* Quoted passage *
◇ ◇ ◇

North Borneo

This article is about a former British protectorate. For a former unsuccessful proposed country, see North Borneo Federation. For the Crown colony that succeeded the protectorate of North Borneo, see Crown Colony of North Borneo.
North Borneo
Borneo Utara
Protectorate of the United Kingdom

Flag Badge
(Latin: Pergo et Perago)
"I undertake and I achieve"
God Save the King/Queen
British North Borneo border, 1899.
Capital Sandakan (pre war); Jesselton (post war)
Languages English, Kadazan Dusun, Bajau, Murut, Sabah Malay, Chinese etc.
Government Protectorate, Crown Colony
  1896–1901 Robert Scott (North Borneo)
Historical era New Imperialism
   North Borneo Company May 1882
  Protectorate 1888
  Japanese invasion 1 January 1942
  Allied liberation June 1945
  Restored as Colony 18 July 1946
  Seven Turtle Islands (including Cagayan de Tawi-Tawi) ceded to the Philippine government 16 October 1947
   Malaysia Agreement[1] 16 September 1963[2]
   1936 76,115 km² (29,388 sq mi)
   1936 est. 285,000 
     Density 3.7 /km²  (9.7 /sq mi)
Currency North Borneo dollar, until 1953
Malaya and Borneo dollar, after 1953
Preceded by
Succeeded by
Bruneian Empire
Sultanate of Sulu
Sultanate of Bulungan
Japanese occupation of British Borneo
Japanese occupation of British Borneo
British Military Administration (Borneo)

◇ ◇ ◇

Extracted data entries
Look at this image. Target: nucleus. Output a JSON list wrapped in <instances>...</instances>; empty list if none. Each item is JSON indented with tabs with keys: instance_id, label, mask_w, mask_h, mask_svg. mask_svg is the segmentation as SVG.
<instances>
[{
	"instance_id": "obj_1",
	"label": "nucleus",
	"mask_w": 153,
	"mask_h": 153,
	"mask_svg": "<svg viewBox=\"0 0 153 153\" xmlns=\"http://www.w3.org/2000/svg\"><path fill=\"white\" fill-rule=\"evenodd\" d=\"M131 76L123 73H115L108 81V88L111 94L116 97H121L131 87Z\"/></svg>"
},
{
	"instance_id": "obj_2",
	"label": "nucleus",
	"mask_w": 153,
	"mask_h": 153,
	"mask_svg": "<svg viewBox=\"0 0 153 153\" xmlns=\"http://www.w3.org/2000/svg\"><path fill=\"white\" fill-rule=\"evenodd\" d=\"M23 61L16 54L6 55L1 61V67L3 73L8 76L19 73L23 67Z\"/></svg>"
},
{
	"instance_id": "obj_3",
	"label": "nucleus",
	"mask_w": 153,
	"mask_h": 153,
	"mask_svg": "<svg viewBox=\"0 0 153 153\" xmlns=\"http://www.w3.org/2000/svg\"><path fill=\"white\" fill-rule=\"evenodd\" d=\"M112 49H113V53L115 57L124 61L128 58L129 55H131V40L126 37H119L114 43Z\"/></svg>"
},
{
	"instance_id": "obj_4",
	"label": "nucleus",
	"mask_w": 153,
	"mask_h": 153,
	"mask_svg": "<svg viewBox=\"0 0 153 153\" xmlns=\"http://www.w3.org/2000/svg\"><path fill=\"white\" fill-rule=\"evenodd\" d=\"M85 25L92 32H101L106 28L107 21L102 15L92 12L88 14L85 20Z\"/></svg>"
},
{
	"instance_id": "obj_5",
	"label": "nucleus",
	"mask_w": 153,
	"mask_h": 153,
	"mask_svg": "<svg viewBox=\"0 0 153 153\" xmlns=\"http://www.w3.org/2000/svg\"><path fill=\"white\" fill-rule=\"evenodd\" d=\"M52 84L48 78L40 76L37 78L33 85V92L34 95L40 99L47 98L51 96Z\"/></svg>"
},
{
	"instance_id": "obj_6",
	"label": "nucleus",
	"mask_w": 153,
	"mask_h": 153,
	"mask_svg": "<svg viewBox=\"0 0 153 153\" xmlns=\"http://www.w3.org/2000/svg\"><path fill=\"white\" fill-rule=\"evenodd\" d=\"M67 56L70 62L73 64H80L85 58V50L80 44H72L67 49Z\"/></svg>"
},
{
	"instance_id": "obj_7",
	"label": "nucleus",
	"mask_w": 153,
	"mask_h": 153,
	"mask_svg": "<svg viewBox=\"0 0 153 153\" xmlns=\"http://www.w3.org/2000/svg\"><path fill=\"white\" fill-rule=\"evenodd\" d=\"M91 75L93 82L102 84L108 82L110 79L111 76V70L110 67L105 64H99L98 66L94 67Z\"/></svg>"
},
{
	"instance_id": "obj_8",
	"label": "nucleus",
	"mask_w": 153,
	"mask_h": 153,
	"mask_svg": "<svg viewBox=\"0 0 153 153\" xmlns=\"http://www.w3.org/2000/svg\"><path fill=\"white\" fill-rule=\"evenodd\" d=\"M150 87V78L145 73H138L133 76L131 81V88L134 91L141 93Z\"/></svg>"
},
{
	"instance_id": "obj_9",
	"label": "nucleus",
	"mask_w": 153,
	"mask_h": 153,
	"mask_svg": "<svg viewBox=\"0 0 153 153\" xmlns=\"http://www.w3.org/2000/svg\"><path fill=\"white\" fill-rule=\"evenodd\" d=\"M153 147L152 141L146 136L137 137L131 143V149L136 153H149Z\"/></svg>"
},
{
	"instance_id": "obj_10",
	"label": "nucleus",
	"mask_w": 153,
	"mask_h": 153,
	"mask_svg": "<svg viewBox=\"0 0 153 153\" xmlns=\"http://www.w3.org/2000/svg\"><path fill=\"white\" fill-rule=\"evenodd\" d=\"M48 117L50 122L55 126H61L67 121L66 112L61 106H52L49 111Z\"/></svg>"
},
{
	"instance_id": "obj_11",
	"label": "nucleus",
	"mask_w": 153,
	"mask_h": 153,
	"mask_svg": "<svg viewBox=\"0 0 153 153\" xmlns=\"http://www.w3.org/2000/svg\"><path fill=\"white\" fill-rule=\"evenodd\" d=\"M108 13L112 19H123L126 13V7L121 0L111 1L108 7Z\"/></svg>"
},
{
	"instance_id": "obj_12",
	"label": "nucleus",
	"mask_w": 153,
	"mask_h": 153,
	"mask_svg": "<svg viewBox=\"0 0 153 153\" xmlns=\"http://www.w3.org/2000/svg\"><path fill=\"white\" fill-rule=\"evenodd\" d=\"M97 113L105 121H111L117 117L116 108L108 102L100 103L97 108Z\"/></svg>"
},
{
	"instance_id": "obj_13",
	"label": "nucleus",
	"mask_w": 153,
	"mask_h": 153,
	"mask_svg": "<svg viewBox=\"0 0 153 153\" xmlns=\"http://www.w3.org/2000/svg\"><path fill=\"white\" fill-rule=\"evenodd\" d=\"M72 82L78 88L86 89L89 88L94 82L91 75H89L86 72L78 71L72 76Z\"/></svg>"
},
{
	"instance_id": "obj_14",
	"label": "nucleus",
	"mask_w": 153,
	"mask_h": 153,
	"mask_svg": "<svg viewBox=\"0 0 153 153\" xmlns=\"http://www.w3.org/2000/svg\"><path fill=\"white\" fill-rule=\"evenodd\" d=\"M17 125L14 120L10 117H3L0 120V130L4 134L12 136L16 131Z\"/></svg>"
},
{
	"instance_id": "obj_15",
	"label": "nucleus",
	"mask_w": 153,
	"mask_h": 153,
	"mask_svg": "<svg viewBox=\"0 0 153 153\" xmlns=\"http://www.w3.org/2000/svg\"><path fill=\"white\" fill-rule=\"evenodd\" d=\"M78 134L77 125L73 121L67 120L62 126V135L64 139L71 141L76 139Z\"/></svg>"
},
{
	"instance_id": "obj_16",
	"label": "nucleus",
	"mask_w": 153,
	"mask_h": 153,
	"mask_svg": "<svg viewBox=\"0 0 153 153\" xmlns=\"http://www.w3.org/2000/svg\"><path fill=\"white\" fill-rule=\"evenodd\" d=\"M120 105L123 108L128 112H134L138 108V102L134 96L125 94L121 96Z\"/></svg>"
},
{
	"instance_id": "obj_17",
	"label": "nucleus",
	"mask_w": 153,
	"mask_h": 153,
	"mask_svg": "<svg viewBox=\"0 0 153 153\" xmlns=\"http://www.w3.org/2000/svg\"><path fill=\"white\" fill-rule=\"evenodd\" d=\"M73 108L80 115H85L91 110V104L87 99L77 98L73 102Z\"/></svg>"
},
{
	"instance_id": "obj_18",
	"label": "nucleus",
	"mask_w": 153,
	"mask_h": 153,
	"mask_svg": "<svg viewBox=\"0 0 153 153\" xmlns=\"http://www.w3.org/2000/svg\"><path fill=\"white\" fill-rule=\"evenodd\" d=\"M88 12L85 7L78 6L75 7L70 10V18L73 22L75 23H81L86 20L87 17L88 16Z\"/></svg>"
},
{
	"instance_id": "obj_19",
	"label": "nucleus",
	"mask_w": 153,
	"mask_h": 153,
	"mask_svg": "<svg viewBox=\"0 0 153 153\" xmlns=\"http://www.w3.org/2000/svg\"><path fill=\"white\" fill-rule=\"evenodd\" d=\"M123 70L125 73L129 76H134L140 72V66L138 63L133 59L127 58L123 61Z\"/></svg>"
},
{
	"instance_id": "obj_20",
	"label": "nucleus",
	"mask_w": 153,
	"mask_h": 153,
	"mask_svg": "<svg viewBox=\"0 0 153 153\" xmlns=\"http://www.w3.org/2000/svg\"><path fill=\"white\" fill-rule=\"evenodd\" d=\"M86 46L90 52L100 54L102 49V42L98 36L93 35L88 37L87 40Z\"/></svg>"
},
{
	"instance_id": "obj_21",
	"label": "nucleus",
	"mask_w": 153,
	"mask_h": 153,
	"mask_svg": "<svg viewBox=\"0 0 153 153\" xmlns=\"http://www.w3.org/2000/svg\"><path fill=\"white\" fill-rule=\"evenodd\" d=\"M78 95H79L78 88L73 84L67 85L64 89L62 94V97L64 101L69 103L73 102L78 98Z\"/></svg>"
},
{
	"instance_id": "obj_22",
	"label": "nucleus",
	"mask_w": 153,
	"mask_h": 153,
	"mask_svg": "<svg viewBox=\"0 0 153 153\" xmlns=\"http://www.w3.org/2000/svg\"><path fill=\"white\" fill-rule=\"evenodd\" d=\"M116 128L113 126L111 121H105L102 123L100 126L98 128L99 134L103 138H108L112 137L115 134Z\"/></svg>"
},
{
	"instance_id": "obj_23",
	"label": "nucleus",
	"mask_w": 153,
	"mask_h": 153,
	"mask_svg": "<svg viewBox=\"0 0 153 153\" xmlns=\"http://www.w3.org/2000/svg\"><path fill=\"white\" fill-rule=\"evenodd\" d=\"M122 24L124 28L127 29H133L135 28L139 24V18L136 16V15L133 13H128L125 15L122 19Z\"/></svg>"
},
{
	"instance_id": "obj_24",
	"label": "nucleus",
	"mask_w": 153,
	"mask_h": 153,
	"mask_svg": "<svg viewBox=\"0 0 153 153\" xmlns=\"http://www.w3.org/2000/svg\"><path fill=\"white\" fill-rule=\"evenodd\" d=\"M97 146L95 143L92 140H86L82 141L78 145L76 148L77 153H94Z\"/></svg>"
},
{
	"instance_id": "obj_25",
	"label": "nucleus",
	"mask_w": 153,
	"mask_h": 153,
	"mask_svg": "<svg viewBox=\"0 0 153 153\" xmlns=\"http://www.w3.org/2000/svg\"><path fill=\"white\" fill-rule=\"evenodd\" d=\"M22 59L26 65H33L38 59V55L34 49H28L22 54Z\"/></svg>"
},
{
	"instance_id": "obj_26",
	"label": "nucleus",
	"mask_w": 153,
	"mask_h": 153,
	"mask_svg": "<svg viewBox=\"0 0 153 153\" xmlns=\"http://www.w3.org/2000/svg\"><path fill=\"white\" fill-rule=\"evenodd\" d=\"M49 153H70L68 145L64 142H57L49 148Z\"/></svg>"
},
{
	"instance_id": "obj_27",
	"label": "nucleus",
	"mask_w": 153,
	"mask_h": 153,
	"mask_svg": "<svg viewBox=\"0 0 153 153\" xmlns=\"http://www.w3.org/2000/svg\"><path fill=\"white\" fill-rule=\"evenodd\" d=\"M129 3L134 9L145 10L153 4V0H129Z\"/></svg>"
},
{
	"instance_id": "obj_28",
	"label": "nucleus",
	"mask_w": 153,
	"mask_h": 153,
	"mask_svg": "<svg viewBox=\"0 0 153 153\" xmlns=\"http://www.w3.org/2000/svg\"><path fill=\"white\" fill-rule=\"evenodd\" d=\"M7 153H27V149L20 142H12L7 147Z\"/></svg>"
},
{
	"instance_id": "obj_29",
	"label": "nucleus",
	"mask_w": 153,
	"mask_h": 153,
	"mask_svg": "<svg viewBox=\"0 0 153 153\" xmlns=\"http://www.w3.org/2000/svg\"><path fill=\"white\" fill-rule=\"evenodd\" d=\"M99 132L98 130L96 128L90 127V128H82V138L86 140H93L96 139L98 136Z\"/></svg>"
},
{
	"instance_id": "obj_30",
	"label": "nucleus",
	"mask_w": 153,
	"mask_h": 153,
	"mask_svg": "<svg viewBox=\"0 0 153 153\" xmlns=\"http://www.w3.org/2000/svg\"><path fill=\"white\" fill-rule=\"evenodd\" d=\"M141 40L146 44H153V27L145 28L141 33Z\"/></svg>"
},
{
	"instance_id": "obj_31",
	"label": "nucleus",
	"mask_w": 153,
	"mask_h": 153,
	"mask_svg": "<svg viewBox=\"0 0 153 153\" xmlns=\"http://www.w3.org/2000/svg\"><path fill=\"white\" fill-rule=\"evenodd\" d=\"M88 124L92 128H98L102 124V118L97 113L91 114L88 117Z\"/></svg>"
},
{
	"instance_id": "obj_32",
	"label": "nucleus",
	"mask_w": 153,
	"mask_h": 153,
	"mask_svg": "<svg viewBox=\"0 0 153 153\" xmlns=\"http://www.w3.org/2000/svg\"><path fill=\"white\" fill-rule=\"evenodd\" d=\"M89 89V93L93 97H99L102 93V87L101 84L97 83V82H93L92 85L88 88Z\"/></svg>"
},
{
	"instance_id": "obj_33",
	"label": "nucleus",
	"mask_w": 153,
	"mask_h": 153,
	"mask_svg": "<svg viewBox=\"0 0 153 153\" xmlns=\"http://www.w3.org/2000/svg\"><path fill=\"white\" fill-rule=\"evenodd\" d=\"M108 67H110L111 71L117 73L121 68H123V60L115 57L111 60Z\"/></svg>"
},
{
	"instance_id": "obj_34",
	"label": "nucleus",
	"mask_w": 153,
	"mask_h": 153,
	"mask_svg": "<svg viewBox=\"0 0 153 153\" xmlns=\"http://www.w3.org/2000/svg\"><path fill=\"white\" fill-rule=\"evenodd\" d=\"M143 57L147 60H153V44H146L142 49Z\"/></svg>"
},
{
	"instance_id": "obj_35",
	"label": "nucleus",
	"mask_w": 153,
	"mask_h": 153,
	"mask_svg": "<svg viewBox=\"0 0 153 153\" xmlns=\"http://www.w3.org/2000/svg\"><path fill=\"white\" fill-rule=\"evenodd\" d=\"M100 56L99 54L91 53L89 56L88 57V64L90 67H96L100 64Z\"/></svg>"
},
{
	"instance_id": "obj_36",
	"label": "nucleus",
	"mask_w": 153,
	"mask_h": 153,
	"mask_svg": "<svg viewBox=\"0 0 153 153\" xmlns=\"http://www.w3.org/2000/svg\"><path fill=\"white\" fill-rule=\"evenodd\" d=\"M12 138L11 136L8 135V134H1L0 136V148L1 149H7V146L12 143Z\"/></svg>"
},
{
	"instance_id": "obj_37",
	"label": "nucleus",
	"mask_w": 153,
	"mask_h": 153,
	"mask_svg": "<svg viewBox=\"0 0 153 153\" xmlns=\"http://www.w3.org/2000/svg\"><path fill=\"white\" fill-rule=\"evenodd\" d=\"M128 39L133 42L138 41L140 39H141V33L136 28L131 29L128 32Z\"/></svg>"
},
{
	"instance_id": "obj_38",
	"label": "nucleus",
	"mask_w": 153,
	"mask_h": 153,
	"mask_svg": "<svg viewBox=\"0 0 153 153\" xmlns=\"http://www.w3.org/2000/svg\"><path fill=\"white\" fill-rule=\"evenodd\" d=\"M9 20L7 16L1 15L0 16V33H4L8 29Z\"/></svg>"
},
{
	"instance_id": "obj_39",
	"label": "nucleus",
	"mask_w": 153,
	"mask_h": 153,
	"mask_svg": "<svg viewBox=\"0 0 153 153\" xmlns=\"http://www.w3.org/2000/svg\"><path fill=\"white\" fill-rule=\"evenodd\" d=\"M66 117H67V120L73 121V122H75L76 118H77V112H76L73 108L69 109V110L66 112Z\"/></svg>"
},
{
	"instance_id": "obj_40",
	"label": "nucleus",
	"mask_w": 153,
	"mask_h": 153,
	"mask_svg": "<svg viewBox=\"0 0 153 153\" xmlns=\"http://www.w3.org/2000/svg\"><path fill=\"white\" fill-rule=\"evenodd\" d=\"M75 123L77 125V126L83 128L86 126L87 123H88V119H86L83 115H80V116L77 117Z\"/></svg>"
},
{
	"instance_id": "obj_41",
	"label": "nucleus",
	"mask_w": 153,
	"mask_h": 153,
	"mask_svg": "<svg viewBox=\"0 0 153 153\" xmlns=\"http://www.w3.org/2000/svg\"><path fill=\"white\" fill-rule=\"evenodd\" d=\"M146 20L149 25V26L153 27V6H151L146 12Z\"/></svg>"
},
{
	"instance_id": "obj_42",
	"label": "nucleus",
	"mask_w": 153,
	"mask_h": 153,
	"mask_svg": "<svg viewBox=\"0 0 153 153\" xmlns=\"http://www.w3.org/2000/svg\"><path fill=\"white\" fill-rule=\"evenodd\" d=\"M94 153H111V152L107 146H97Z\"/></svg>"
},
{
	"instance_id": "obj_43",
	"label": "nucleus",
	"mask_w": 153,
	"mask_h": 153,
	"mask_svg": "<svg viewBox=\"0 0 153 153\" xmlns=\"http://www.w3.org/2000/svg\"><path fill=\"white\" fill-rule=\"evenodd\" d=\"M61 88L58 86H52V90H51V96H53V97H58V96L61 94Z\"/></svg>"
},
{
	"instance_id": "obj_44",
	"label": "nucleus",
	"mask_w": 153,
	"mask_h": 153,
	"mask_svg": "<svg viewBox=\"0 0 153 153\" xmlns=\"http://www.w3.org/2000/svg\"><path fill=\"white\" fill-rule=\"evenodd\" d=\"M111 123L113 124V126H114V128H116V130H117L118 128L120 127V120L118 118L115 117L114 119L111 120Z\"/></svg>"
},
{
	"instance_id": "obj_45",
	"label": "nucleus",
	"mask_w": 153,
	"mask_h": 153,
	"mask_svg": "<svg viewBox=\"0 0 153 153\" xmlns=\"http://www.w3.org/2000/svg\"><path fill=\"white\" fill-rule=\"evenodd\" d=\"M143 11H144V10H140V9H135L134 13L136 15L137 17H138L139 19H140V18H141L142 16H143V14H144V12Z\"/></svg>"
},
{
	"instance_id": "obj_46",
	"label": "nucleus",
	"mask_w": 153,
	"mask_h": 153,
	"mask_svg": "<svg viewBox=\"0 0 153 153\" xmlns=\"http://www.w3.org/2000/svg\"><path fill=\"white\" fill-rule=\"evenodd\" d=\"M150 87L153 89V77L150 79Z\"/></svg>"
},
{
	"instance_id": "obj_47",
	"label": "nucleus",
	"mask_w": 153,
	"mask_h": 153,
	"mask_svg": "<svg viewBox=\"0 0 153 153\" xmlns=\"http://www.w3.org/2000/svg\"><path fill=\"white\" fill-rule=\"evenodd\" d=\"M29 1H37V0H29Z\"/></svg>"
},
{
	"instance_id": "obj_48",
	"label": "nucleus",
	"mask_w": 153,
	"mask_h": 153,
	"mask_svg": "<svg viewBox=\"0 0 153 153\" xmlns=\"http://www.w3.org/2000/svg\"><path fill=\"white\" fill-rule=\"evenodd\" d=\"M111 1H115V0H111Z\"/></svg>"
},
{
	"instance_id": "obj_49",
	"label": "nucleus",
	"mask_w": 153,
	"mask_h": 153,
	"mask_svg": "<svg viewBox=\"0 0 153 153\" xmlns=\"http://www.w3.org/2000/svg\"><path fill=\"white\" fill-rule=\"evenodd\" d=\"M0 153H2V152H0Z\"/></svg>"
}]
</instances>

◇ ◇ ◇

* Goal *
According to the text on North Borneo, on what date was North Borneo restored as a colony?

* Task output *
18 July 1946